Janela das Primeiras Horas do Dia


De Alexandre Valério Ferreira


  Da janela, vi o nascer de mais um dia. O céu se acorda e, com ele, milhões de trabalhadores e estudantes. Camas ficavam lentamente vazias. O cheiro de café começava a pairar no ar. As padarias se enchiam de massas de todas as espécies. 
  O vazio da rua começava a se perder, a medida que o sol insistia em brilhar. Um vai-e-vem constante tomaria de conta de todos os cantos. Carros, motos e ônibus, num abelhismo descontrolado, desequilibrado, apressado. Era mais um dia que começava.
  Aos poucos, multidões de pessoas com sono e preguiça eram forçadas a esperar nos pontos de ônibus. Estes, por sinal, parecem que nunca vem em quantidade suficiente. Sempre lotados. Tudo cheio. Aperto. Filas. Atrasos. Era mais um dia que começava.
  Crianças de mãos dadas com seus pais. Grupos de amigos implicando uns com os outros. Bicicletas. Mochilas do lado direito do ombro. Lancheiras. Desanimo.
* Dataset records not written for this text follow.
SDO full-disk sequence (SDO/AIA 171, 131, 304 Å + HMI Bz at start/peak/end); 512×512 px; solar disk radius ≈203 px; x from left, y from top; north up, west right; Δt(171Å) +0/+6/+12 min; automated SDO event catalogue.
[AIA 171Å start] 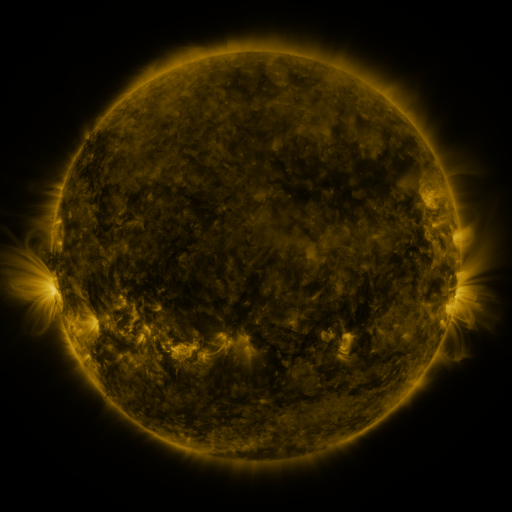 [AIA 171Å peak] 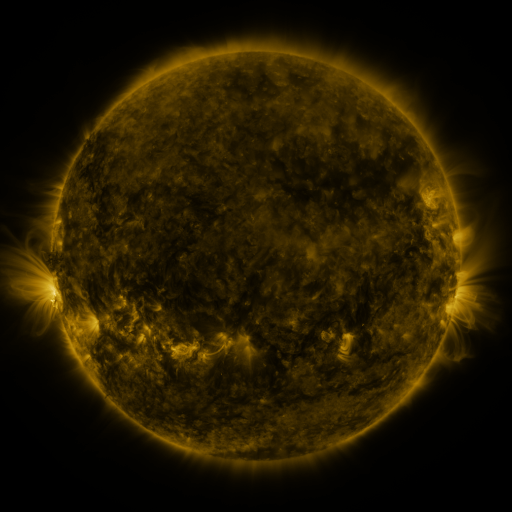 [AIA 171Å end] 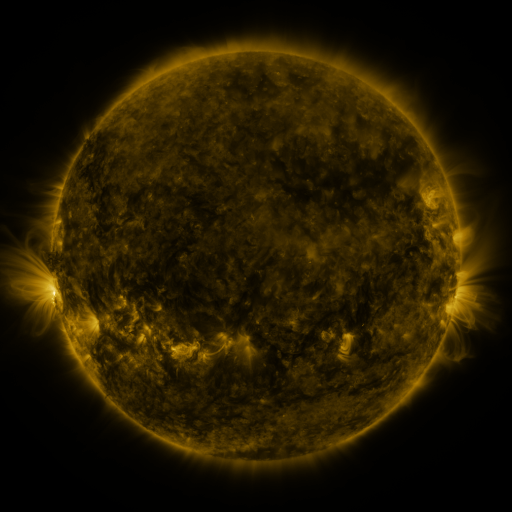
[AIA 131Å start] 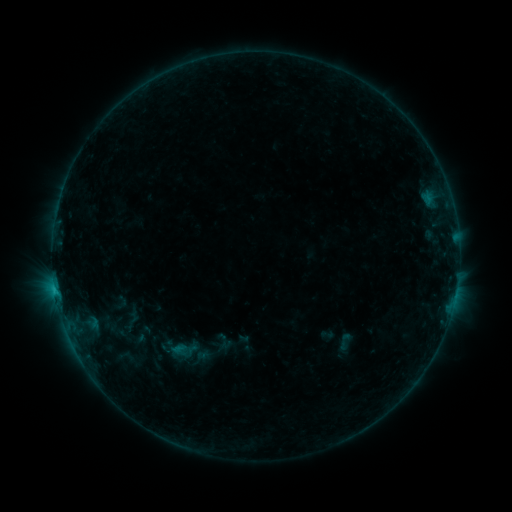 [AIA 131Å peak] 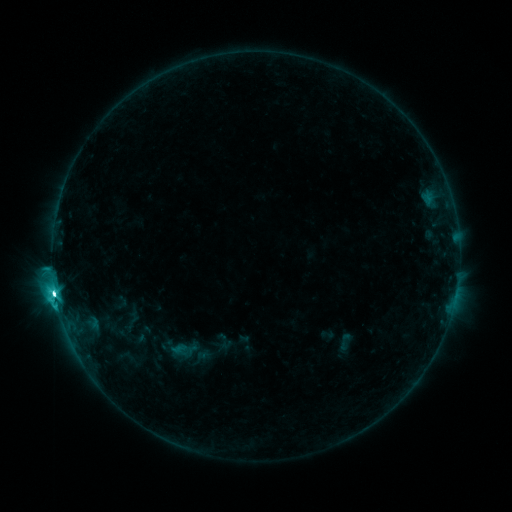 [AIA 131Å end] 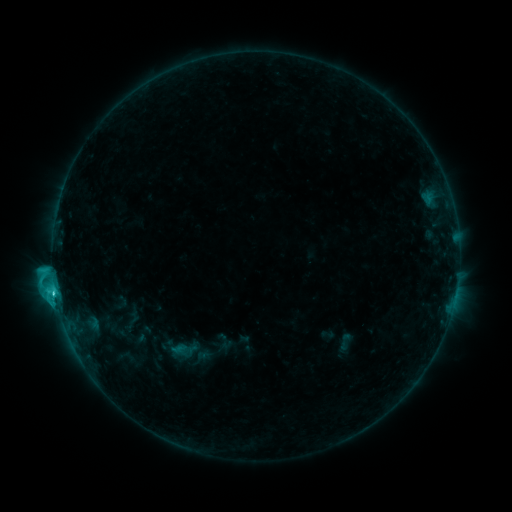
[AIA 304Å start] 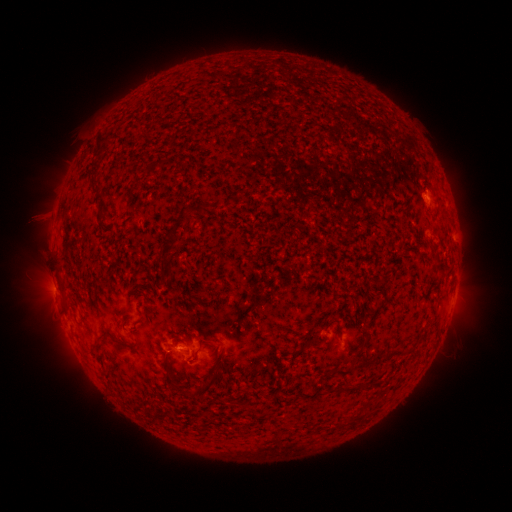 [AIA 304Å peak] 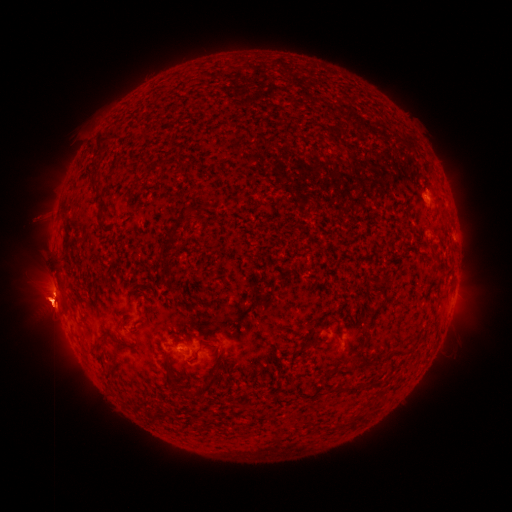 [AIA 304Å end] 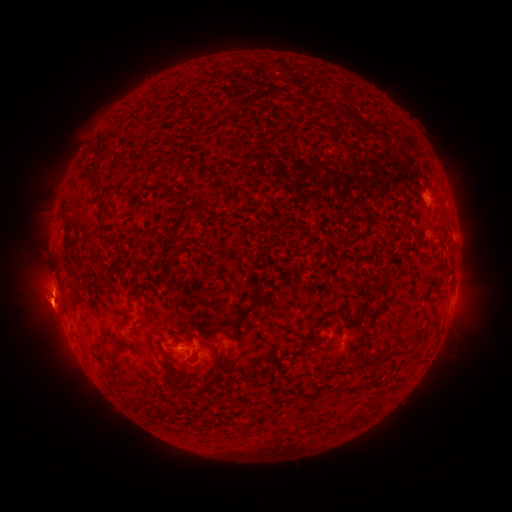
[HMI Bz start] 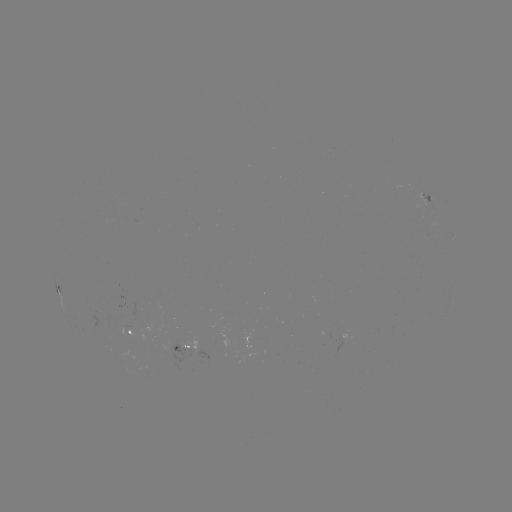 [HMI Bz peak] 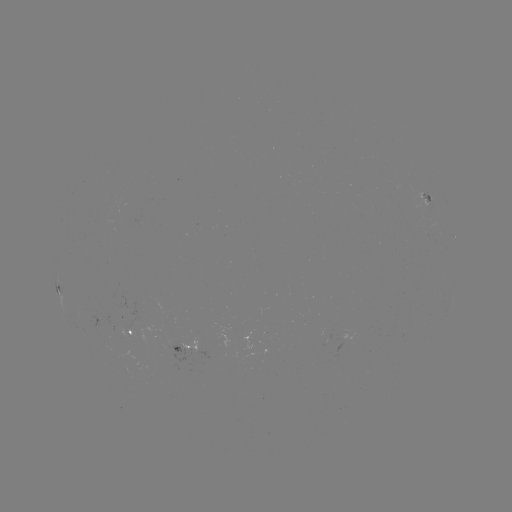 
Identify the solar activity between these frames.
C9.5 flare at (58, 291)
Dia de aula. Dia de prova. Alguns estudaram, a maioria, por outro lado, ainda ia descobrir o que deveriam ter estudado. Era mais um dia que começava.
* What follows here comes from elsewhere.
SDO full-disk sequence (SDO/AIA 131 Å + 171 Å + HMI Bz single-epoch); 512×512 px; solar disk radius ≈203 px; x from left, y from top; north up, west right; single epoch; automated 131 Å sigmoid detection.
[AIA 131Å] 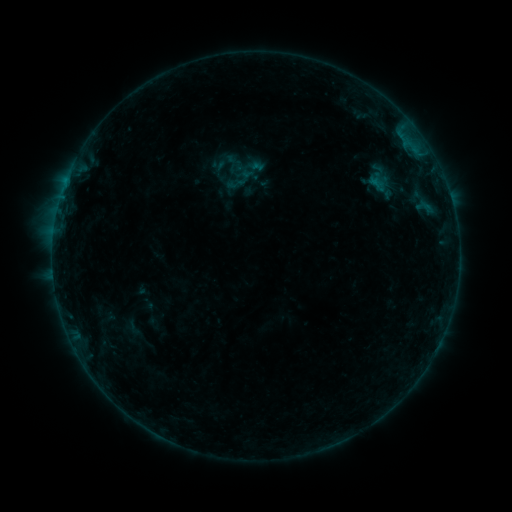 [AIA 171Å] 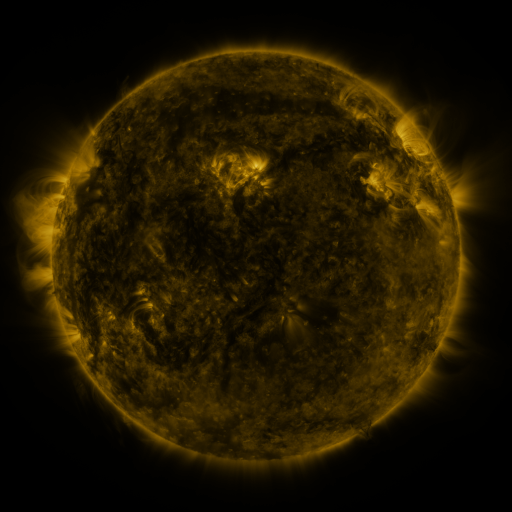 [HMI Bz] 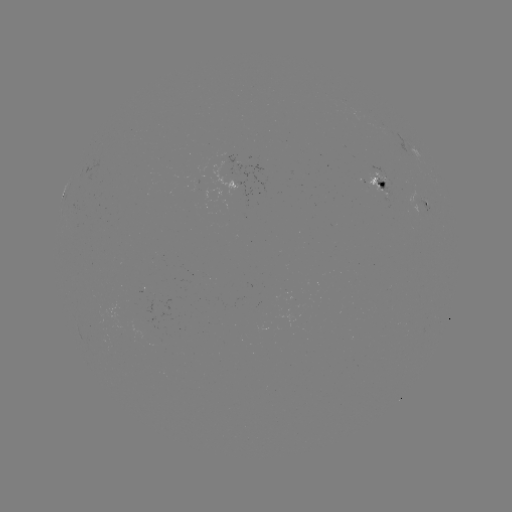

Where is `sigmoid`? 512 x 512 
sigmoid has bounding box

  Mas, não estamos falando de um dia qualquer. É um dia "útil". Pois, quando não estamos trabalhando para obter a renda de cada dia, que utilidade esse dia possui? São inúteis. Poderiam até ser descartados a fim que vivêssemos para fazer algo na esperança de alcançar algo melhor em um dia que não chegava.
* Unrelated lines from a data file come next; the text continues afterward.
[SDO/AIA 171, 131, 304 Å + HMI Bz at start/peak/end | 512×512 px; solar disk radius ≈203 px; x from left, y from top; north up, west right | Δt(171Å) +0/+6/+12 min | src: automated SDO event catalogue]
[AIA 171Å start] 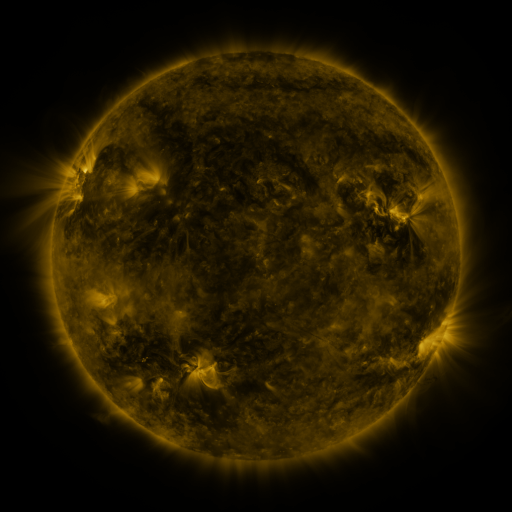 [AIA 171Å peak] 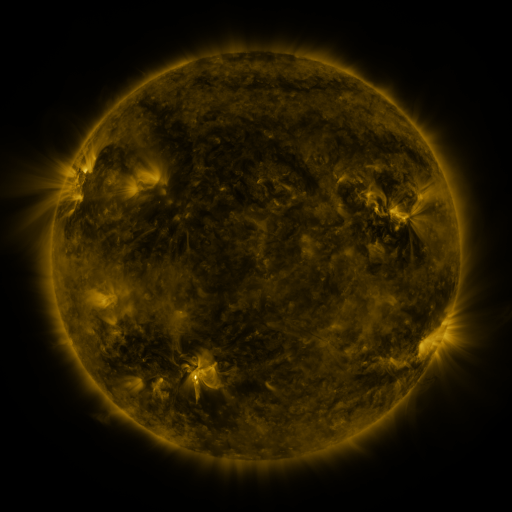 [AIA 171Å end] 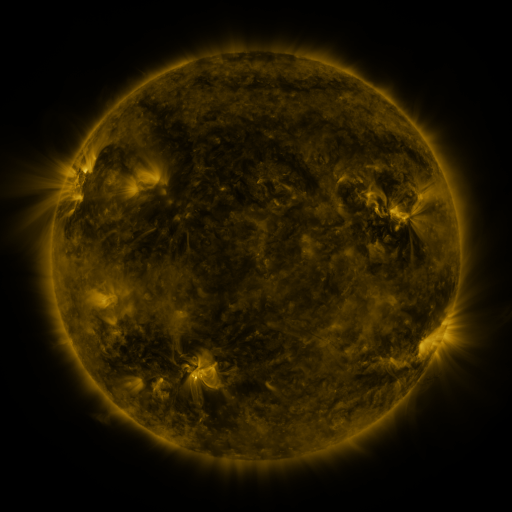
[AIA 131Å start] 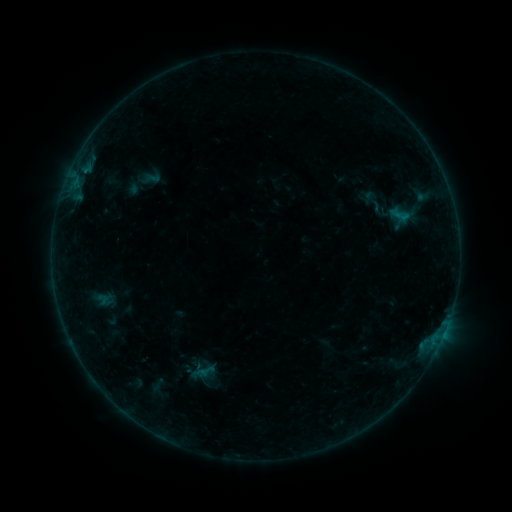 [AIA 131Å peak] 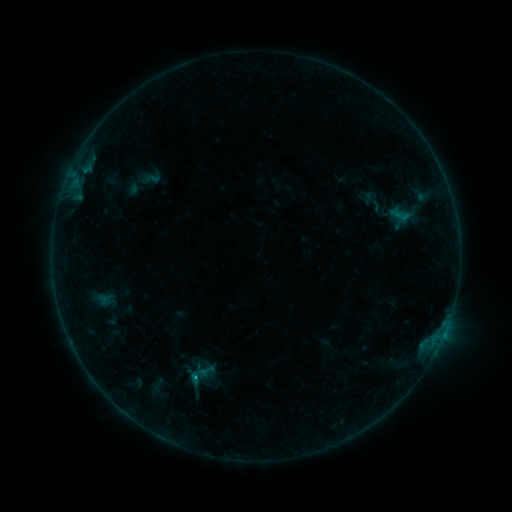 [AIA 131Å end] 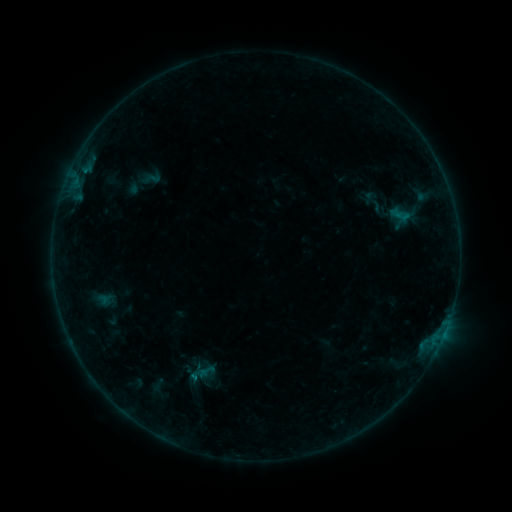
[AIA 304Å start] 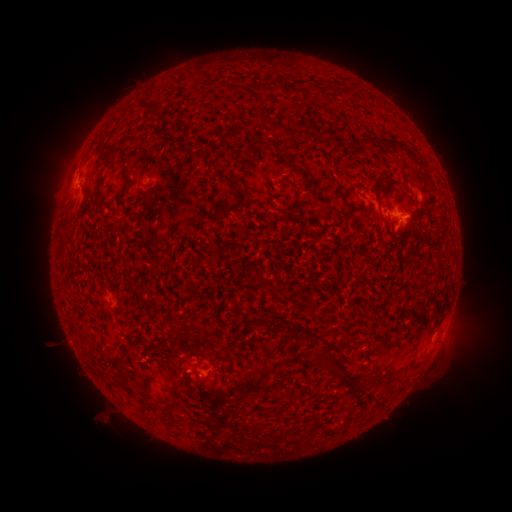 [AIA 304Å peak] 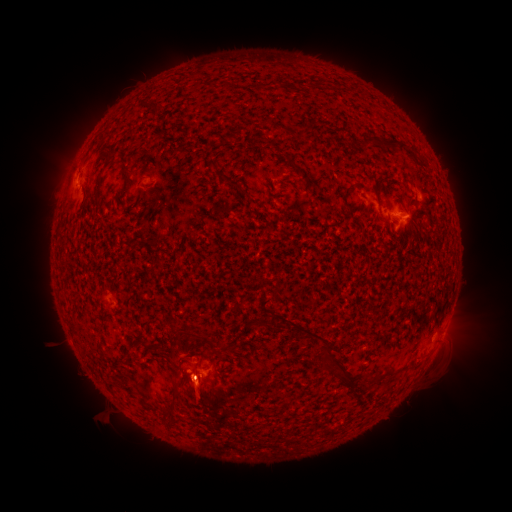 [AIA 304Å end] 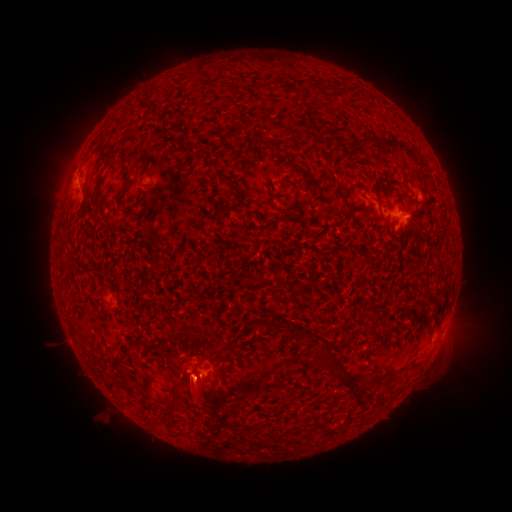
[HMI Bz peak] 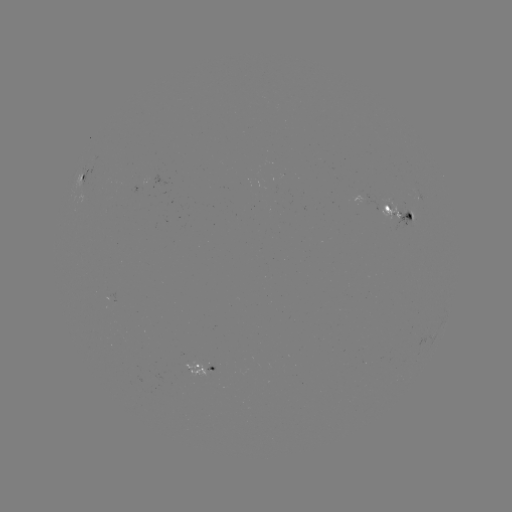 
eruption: <bbox>133, 333, 261, 453</bbox>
  Haviam coisas bonitas da janela. Eram pássaros cantando, reverberando sua resistência frente ao processo de urbanização. Era o sol pintando o céu em meio a telhados sem graça. Eram os pais beijando seus filhos e seus cônjuges. Era uma mistura de adeus e até logo. Era medo e alegria. Esperança e apreensão. Todos os dias eram assim. Tudo era incerto e, talvez por isso, desejássemos tanto aquela certeza do "até breve". Sim, era mais um dia que começava.